The inductive case is for an internal node $n$ of $P$ with children $n_1$ and $n_2$, for which $N_1 := N(n_1)$ and $N_2 := N(n_2)$ have already been prepared (and are not small internal nodes). We set $N(n)$ as follows depending on the types of $N_1$ and $N_2$. Note that, by design, in the nodes that we add, we will be pointing to $N_1$ and $N_2$ (and also to their children in some cases), but that's fine provided that we don't modify them.

• If $N_1$ and $N_2$ are leaves and their explicit lists contain at most four elements total, set $N(n)$ to be a fresh leaf node with an explicit list which is the union of the labels of $N_1$ and $N_2$.

• If $N_1$ and $N_2$ are leaves and their explicit lists contain five or more elements total, set $N(n)$ to be a fresh large internal node labeled with the first two elements of the union of the labels, and whose two children are two fresh leaves with the missing elements (the two lists can be made non-empty because there are at least two elements left).

• If $N_1$ is a large internal node and $N_2$ is a leaf, we make $N$ a fresh large internal node labeled with the elements of $N_1$, and having one child which is a fresh small internal node labeled with the first element of $N_2$ and whose children are (pointers to) the children of $N_1$. If $N_2$ has strictly more than one element, we create a fresh leaf node containing the remaining elements of $N_2$, that we add as a second child of $N$.

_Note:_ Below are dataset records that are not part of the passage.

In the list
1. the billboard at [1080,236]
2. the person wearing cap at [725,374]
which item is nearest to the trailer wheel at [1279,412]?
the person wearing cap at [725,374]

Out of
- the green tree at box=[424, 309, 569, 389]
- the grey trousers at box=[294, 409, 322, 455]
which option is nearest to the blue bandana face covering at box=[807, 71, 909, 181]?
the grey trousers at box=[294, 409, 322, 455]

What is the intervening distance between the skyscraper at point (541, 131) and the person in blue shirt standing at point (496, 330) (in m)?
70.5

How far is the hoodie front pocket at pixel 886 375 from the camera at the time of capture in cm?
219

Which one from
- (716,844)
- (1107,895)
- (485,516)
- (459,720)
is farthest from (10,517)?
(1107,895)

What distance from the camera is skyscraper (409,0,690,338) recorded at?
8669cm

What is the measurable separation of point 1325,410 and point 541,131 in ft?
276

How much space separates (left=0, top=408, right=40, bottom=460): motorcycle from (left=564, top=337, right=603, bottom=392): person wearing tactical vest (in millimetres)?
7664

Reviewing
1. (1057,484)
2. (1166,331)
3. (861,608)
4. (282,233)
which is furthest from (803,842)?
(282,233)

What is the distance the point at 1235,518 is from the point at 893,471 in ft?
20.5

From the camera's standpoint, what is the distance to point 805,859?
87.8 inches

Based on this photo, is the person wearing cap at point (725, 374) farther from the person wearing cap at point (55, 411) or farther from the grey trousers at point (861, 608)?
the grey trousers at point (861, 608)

• The case where $N_1$ is a leaf and $N_2$ is a large internal node is symmetric to the case above.

• If $N_1$ and $N_2$ are large internal nodes, we create a fresh large internal node $N$ containing the elements of $N_1$, and whose children are two fresh small internal nodes, the first one containing the first element of $N_2$ and pointers to the children of $N_1$, the second one containing the second element of $N_2$ and pointers to the children of $N_2$.

This is clearly in constant time, and one can verify that the semantics is correct, i.e., $S(N)$ is the set of reachable leaves, with no dupes: this is obvious for leaves and proved in the inductive case from the contents of $N_1$, $N_2$ and their children. This concludes the proof of claim 2 and the proof of the overall scheme.